→ **PROVIDED MATERIAL**

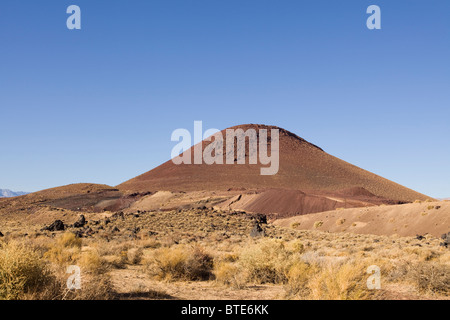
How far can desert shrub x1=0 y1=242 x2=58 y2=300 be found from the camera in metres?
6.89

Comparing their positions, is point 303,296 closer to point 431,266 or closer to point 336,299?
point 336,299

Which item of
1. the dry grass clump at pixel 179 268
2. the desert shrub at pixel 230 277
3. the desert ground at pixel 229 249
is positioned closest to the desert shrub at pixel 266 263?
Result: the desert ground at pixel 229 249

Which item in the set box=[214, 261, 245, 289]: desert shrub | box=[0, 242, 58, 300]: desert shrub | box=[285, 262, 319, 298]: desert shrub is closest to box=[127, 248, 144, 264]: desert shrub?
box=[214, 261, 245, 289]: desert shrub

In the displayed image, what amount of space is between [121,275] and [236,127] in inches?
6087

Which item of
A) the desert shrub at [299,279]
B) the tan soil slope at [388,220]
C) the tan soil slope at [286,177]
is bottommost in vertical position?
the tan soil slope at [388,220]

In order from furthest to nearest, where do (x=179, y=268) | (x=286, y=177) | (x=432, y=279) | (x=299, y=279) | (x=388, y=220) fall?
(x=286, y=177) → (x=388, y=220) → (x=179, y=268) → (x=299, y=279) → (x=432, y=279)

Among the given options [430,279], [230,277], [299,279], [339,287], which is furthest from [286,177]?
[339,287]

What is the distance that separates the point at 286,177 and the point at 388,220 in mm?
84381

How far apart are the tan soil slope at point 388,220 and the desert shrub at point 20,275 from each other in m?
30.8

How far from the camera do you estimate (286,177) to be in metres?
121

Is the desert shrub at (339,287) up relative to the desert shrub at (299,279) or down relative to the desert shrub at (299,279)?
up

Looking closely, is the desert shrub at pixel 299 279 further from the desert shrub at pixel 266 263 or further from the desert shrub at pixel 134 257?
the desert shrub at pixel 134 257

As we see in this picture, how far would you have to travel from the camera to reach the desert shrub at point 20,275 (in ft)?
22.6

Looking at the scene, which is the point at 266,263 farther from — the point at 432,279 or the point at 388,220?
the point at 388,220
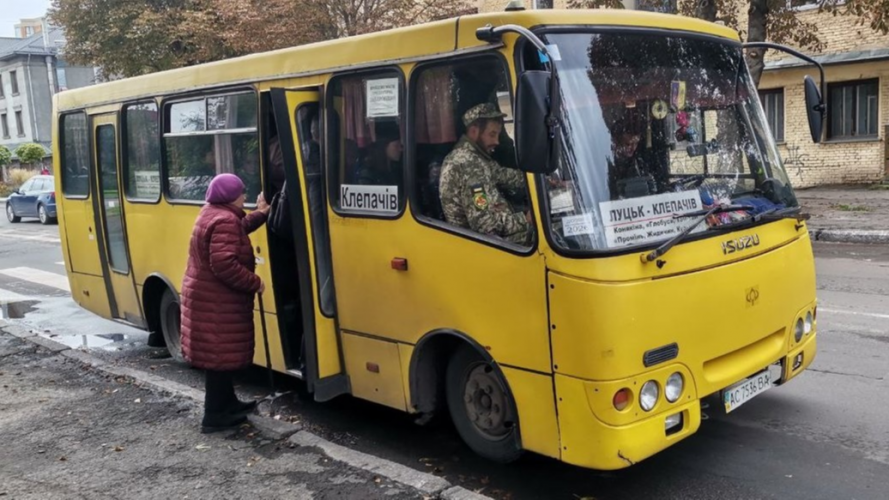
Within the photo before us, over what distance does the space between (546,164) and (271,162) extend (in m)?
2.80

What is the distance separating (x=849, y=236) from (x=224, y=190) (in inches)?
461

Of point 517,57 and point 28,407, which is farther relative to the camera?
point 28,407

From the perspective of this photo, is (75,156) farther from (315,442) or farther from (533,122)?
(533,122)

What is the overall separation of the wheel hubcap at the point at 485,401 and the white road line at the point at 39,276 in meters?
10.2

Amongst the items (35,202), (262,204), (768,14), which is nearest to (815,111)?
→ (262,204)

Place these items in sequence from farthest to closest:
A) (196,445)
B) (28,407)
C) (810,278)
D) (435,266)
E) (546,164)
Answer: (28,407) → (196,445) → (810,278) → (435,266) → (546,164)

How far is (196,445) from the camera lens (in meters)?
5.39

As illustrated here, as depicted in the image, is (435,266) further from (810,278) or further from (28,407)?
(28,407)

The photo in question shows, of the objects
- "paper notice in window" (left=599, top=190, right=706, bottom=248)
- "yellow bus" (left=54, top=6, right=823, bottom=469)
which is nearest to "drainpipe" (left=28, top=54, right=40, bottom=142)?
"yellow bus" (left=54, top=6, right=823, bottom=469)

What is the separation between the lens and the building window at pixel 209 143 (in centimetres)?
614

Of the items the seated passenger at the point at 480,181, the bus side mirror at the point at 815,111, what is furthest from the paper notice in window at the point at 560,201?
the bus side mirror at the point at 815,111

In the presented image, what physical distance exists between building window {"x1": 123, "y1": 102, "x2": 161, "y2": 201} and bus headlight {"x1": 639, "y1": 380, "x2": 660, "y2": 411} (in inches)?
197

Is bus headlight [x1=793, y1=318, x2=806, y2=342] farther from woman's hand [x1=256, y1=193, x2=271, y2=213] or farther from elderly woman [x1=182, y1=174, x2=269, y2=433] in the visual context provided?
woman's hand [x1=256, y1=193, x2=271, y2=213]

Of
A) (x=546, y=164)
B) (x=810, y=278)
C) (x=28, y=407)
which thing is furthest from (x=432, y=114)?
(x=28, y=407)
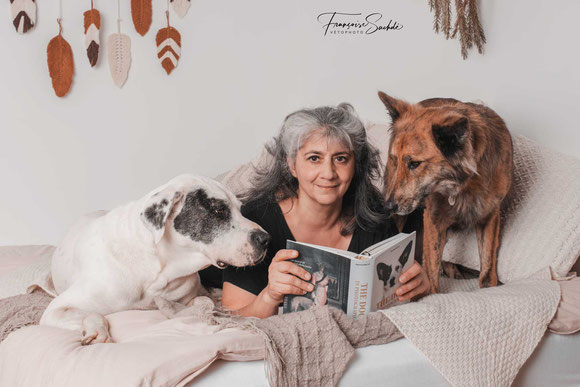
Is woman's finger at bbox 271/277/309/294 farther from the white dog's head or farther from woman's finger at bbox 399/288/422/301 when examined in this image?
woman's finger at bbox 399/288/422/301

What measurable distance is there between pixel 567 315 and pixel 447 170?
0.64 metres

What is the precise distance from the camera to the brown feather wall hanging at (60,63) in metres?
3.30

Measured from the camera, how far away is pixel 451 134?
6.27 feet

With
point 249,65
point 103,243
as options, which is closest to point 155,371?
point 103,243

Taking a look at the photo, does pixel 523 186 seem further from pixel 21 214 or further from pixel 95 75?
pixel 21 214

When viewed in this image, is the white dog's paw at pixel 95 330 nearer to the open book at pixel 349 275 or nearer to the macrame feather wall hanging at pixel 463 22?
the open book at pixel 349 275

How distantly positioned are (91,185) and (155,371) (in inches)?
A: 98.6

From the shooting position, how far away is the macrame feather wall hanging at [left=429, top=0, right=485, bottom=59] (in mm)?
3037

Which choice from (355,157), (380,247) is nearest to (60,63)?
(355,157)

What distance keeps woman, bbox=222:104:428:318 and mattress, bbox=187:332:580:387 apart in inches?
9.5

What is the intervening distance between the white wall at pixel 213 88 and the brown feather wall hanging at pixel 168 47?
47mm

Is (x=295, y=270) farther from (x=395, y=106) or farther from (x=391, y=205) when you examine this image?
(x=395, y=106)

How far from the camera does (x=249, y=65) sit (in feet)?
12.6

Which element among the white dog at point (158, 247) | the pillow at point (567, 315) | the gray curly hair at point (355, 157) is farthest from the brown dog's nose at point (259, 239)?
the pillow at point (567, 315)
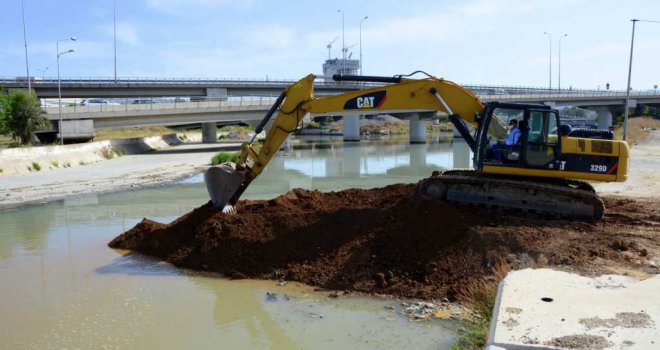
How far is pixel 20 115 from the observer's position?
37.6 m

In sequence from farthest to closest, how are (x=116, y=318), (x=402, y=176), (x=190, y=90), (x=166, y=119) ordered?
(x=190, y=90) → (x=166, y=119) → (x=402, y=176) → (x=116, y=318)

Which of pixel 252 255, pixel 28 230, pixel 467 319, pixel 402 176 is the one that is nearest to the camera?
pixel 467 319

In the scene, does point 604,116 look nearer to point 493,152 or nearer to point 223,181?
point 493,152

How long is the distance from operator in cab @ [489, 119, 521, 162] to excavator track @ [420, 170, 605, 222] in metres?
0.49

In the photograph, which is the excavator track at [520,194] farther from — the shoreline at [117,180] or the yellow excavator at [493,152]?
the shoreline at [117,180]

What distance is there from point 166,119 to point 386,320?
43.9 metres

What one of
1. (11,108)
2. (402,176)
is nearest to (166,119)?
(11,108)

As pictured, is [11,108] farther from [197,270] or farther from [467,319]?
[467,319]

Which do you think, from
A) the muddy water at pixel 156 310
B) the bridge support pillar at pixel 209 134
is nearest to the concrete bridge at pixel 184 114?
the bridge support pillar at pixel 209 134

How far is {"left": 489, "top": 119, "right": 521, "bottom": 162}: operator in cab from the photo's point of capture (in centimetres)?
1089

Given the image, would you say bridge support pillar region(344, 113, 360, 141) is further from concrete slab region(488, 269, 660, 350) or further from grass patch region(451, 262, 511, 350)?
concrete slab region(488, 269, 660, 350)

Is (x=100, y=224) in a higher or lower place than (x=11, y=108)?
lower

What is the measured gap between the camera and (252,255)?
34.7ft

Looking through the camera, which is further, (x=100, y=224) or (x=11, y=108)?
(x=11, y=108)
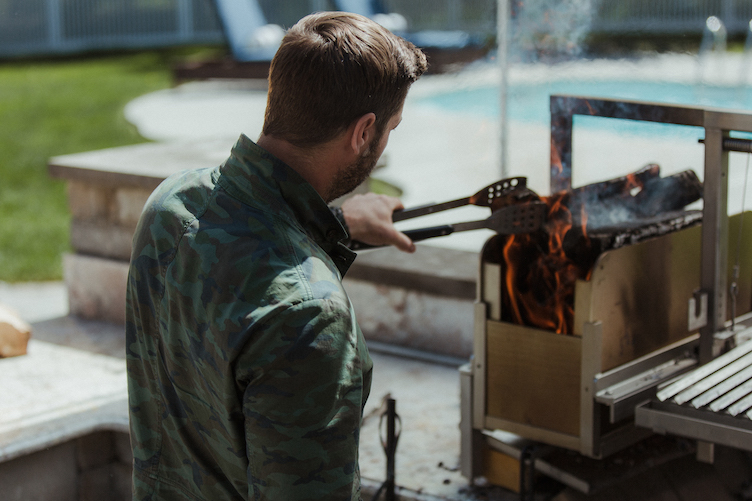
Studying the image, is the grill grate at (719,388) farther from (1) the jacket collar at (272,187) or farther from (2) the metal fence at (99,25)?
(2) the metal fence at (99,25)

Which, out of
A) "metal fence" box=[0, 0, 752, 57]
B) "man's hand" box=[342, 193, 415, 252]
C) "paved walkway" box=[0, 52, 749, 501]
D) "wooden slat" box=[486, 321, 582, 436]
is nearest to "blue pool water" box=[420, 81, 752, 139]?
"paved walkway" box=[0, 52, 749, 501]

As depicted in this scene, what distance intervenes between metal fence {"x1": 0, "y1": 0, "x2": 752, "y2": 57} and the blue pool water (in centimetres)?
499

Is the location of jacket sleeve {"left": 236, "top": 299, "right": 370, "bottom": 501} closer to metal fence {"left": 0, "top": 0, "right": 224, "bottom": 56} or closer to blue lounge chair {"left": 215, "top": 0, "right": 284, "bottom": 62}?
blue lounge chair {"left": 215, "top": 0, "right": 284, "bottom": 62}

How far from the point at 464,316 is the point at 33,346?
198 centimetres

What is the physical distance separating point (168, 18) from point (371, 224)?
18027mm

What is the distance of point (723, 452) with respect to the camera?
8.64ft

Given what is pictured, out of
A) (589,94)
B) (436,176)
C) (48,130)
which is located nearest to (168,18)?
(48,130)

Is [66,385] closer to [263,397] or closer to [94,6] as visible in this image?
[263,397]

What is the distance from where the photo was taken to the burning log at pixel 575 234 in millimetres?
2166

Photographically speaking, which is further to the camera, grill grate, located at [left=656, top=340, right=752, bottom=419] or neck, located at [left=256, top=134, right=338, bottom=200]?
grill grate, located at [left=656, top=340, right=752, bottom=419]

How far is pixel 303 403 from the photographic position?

→ **EXERCISE PROMPT**
Render the lines starting at the one containing "Is woman's finger" and ending at the one containing "0.64 metres" as a JSON list of strings, one string per line, leaving out blank lines.

→ **WRITTEN RESPONSE**
[
  "Is woman's finger at bbox 271/277/309/294 farther from the white dog's head or farther from woman's finger at bbox 399/288/422/301 when examined in this image?",
  "woman's finger at bbox 399/288/422/301",
  "What measurable distance is there between pixel 567 315 and pixel 447 170?",
  "0.64 metres"
]